白富美

bái fù měi

white, rich, beautiful

classicspice 2/5relationship

白富美 (bái fù měi, 'white, rich, beautiful') is the Chinese internet's shorthand for the 'ideal woman' — fair skin, family wealth, and good looks. Its male equivalent is 高富帅 (gāo fù shuài, 'tall, rich, handsome'). Both are used as aspirational stereotypes and as ironic self-deprecation.

What your textbook says

白 = white, 富 = rich, 美 = beautiful. Three separate adjectives.

What the internet means

The female ideal in Chinese internet culture: fair-skinned, wealthy, and beautiful. The male counterpart is 高富帅 (tall, rich, handsome). Together they represent the 'winners' of Chinese society — usually used semi-ironically to describe an unattainable standard or to self-deprecate by contrast ('I'm the opposite of 白富美').

Character Breakdown

bái
white/fair
+
rich
+
měi
beautiful
=
白富美
bái fù měi
white, rich, beautiful

Cultural Context

白富美 and its counterpart 高富帅 (gāo fù shuài, tall-rich-handsome) emerged on Baidu Tieba and Weibo around 2012 as compressed labels for China's social hierarchy. The terms gained traction alongside the 矮穷矬 (short-poor-ugly) and 矮矬穷 counter-labels — self-deprecating terms for people who saw themselves as the opposite. These pairs reflected growing anxiety about inequality, dating market dynamics, and social mobility in post-reform China.

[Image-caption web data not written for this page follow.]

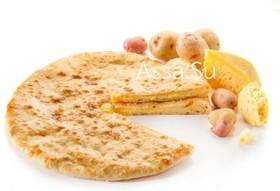Пирог с осетинским сыром и картошкой - Фото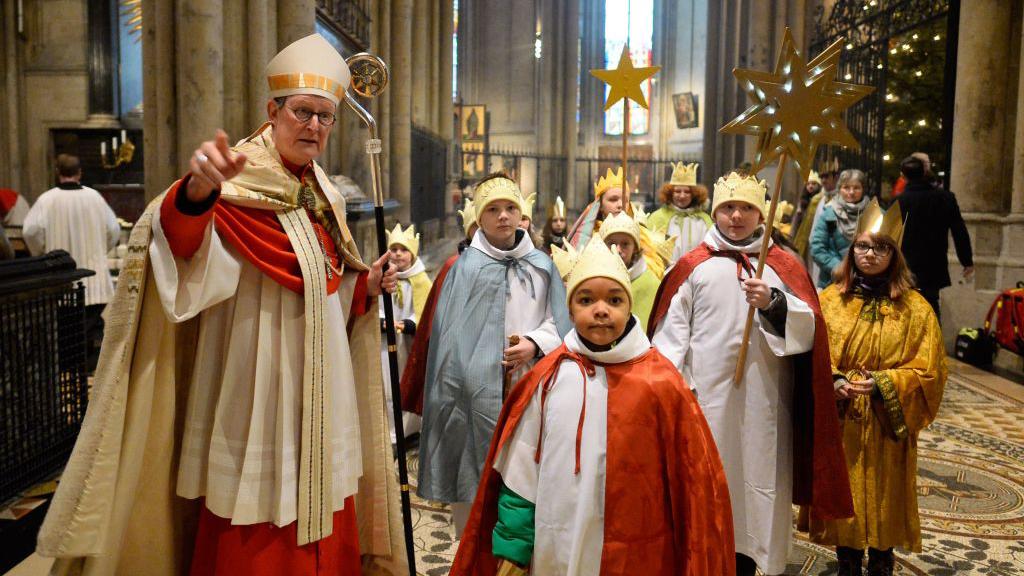 """Thierse verurteilt Missbrauch im Erzbistum Köln als """"Verrat am eigenen Glauben"""""""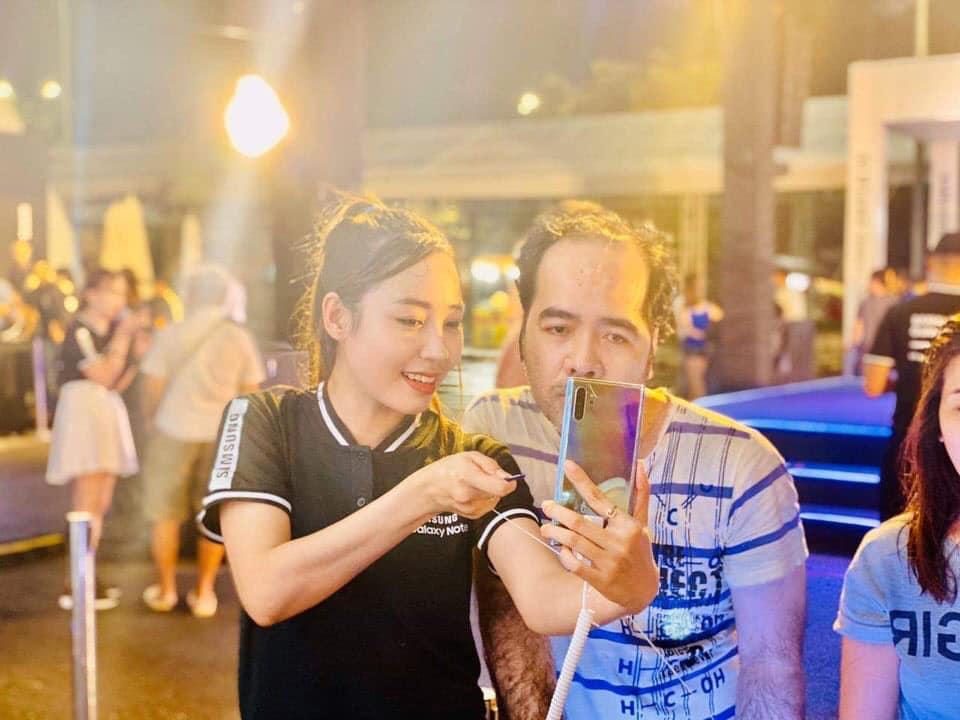 show diễn anh sáng của samsung tại hạ long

The terms are simultaneously descriptive and critical. On the surface, they're aspirational: people use 白富美 as genuine praise. But the compression of a person's worth into three physical/financial attributes is inherently reductive — and most users know that. The terms are often deployed ironically: '对面来了个白富美,我赶紧把奶茶藏起来了' (A bai-fu-mei walked past, so I quickly hid my milk tea). The humor comes from the gap between the 'ideal' and ordinary life. 白富美 also carries cultural baggage around colorism — 白 (white/fair skin) as an explicit beauty criterion reflects deep-rooted aesthetic preferences in Chinese culture.

Where You'll Encounter This

Weibo (微博)Xiaohongshu (小红书)Douyin (抖音)WeChat (微信)

How People Actually Use It

Aspirational

Xiaohongshu comment under a fashion post

这穿搭也太白富美了吧,求链接!

"This outfit is SO bai-fu-mei — drop the links!"

Self-deprecating

WeChat Moments post after payday

离白富美还差一个白和一个富。

"I'm still missing the 'white' and the 'rich' from bai-fu-mei."

Ironic

Douyin comment under a luxury unboxing video

白富美的世界我不懂,我去吃泡面了。

"I don't understand the bai-fu-mei world. I'm going to eat instant noodles."

Common Questions

What does 白富美 mean?

白富美 (bái fù měi) literally means 'white (fair-skinned), rich, beautiful.' In Chinese internet slang, it's a compressed label for the 'ideal woman' — a stereotype used both as genuine praise and as ironic commentary on Chinese beauty and wealth standards.

What is the male version of 白富美?

高富帅 (gāo fù shuài) — 'tall, rich, handsome.' It's the male counterpart and follows the same three-character compression. Together, 白富美 and 高富帅 represent the 'winners' of Chinese social dynamics.

Is 白富美 a compliment?

It depends on context. Fans and admirers use it as genuine praise. But it's often used ironically or as self-deprecating humor by comparison — 'I saw a 白富美 and hid my instant noodles.' The term also carries criticism of reducing a person's value to appearance and wealth.